Checking all of those records while performing other beginning-of-the-year work keeps the district’s health workers so busy that students rarely are sent home for not having proper immunizations before Oct. 1, Marvin said. Often it takes much longer for a noncomplying student to get suspended.
“If we have to suspend, we send out a letter starting in November or December, saying if you don’t have an immunization in 14 days, you’ll be suspended,” Marvin said.
Marvin said that 14-day window is coordinated with Thanksgiving or winter break as much as possible, so parents and students can schedule an immunization on a day off.

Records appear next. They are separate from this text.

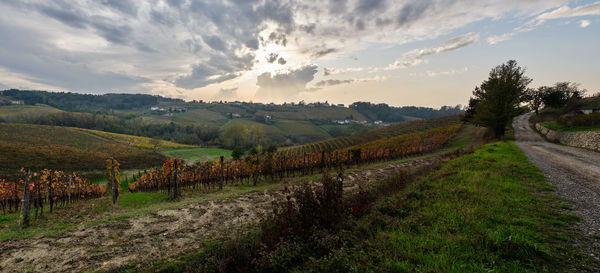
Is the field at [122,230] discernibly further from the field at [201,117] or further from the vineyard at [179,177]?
the field at [201,117]

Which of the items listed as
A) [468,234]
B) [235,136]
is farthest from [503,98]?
[235,136]

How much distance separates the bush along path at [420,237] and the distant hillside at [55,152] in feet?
180

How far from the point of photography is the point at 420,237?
462 cm

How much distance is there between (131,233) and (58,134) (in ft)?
304

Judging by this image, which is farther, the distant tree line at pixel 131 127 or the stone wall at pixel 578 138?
the distant tree line at pixel 131 127

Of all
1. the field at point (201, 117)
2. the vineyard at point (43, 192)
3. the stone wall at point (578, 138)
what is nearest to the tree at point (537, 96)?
the stone wall at point (578, 138)

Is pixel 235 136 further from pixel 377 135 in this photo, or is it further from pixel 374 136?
pixel 377 135

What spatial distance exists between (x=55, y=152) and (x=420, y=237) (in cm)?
6869

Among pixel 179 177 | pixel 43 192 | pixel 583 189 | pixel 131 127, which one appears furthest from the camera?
pixel 131 127

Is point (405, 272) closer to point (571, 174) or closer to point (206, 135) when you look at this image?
point (571, 174)

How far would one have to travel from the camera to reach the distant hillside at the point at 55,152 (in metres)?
39.3

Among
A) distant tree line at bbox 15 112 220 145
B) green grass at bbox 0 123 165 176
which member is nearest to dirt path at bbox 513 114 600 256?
green grass at bbox 0 123 165 176

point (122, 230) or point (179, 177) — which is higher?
point (122, 230)

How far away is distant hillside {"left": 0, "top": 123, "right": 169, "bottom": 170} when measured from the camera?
3931cm
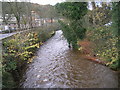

“We try to have the whole process done by January,” she said.
Some students never get immunizations, but they are excused because a parent cited a medical reason, such as a family history of allergic reaction to a particular vaccine, or because of personal or religious views.
Marvin said personal views are the most common reason 4.5 percent of elementary students in District 51 opted out of at least one vaccination as of May 16.
“What those people believe is the immunization somehow changes how your body perceives things and makes you more susceptible to something,” Marvin said.
An exempted student still can be removed from school temporarily during an outbreak of an illness that has a vaccine, such as mumps or pertussis. Cases of measles reported this spring in Utah had local schools on the alert. No cases were detected over the border in western Colorado, so unvaccinated students were allowed to remain in class.
Even with exemption rates as high as 9 percent at New Emerson School, the Mesa County Health Department gave 1,518 immunizations between Aug. 1 and Sept. 15 last year, a 7 percent increase from the same period in 2007.
Immunizations can result in local or systemic reactions, according to Health Department spokeswoman Karen Martsolf. Local reactions include swelling, redness and pain at the injection site, and systemic reactions can include fever, headache, muscle pain, fatigue and loss of appetite.
“Children who are unvaccinated or under-vaccinated are at risk for disease that vaccinations can prevent. Some of these diseases can be very serious, and in some cases fatal,” Martsolf said.
The Health Department will offer a back-to-school immunization clinic from 8 a.m. to 7 p.m. Aug. 23 at its 510 29 1/2 Road office. Immunizations are $14.50 each at the Health Department and may be covered by insurance.
The Health Department also offers immunizations at its 29 1/2 Road headquarters from 8 a.m. to 4 p.m. Mondays, Wednesdays, Thursdays and Fridays and from 11 a.m. to 7 p.m. on Tuesdays. Immunizations are available from 8 a.m. to 4 p.m. Wednesdays and 8 a.m. to noon on Thursdays at the Health Department’s Fruita office at 215 N. Plum St.